After losing their jobs for placing a protest banner over a freeway that urged a boycott of the paper, the six employees, along with two others fired earlier in the months-long dispute, say they will hold daily protests in front of the paper and at other locations around the city this week, with the first set for early this morning.
“In light of the mass illegal firings at the Santa Barbara News-Press, the eight who have been terminated will continue protests this week,” an e-mail to reporters from Dawn Hobbs, one of the recently dismissed reporters, said.
It went on to note that the protests will be:
? Today – 7:30 a.m. to 8:30 a.m. – “A banner and signs at corner of
Garden and Guitierrez streets.”
? Wednesday, Feb. 14 – 1:30 p.m. — A “loud protest in front of the News-Press, with a Valentine theme.”
? Friday, Feb. 16 – 7:30 a.m. to 8:30 a.m. – “A banner and signs at the corner of Carrillo and Castillo streets.”
“The banner efforts are to encourage readers to cancel their subscriptions,” the e-mail added. “The goal of the noisy protests are to annoy management and to also show support for our colleagues who are still in there.”

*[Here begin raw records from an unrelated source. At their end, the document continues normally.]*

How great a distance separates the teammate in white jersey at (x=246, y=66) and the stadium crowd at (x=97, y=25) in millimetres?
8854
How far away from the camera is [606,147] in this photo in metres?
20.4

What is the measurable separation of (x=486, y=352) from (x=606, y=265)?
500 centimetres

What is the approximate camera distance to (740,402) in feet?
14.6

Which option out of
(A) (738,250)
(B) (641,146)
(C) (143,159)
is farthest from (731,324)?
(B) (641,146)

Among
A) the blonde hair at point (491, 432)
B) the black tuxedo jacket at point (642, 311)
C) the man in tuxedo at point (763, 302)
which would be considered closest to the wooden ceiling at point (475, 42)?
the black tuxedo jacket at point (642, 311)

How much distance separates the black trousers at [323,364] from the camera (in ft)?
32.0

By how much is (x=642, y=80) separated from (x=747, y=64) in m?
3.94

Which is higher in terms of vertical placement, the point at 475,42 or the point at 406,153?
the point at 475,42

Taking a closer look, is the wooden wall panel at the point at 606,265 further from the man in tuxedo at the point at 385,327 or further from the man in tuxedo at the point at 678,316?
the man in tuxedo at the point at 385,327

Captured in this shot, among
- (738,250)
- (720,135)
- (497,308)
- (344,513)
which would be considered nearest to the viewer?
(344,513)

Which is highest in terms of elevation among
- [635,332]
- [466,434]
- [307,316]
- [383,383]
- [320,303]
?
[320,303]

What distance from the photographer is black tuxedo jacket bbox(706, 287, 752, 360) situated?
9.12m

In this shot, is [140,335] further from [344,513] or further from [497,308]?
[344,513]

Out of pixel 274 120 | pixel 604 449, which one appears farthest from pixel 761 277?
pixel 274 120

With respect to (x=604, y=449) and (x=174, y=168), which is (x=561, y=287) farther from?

The employees added that “a very large rally” was being planned by local residents for Wed., Feb. 21, at noon.
The events follow last week’s firing of Hobbs and five other newsroom employees, Rob Kuznia, Barney McManigal, John Zant, Melissa Evans and Tom Schultz, who took part in the banner hanging on Feb. 2. They followed the earlier firings of Anna Davison and Melinda Burns.
The Graphics Communications Conference of the International Brotherhood of Teamsters, which was voted in to represent newsroom employees last fall, filed a charge with the National Labor Relations Board last week claiming the newspaper, and its attorney, A. Barry Cappello, illegally threatened workers.
The charge, posted on an employee-run Web site, claims Cappello violated workers rights by telling them they would lose their jobs if they engaged in protest acts similar to the banner incident.
“Capello threatened the remaining employees by proclaiming that ‘people who want to engage in conduct that harms the newspaper…will not remain employed.’ He was further quoted as follows: ‘the paper had an absolute legal right to do what they did and would do it again in the face of disloyalty such as that.'”
Cappello could not immediately be reached for comment Monday.
The recent events are the latest in a long-running battle at the paper between newsroom workers and owner Wendy McCaw dating back to the July 6, 2006 resignation of several editors, including top editor Jerry Roberts, who claimed McCaw was interfering in newsroom decisions.
Since then, 38 employees have either quit or been fired, the newsroom has voted in the Teamster unit as its representative, and various NLRB complaints have been filed by both sides. McCaw has also challenged the union vote and sued a reporter for the American Journalism Review for libel after she wrote an article about the dispute.
The NLRB issued a complaint in December that found the News-Press engaged in unfair labor practices and improperly sought to discourage union activities. The complaint, prompted by a string of employee charges filed with the NLRB in recent months, cited several examples of anti-union actions at the paper, including the suspension of several employees and the previous firing of a former reporter.
The NLRB set a Feb. 26 hearing date before an administrative law judge who will determine if any of the charges are valid.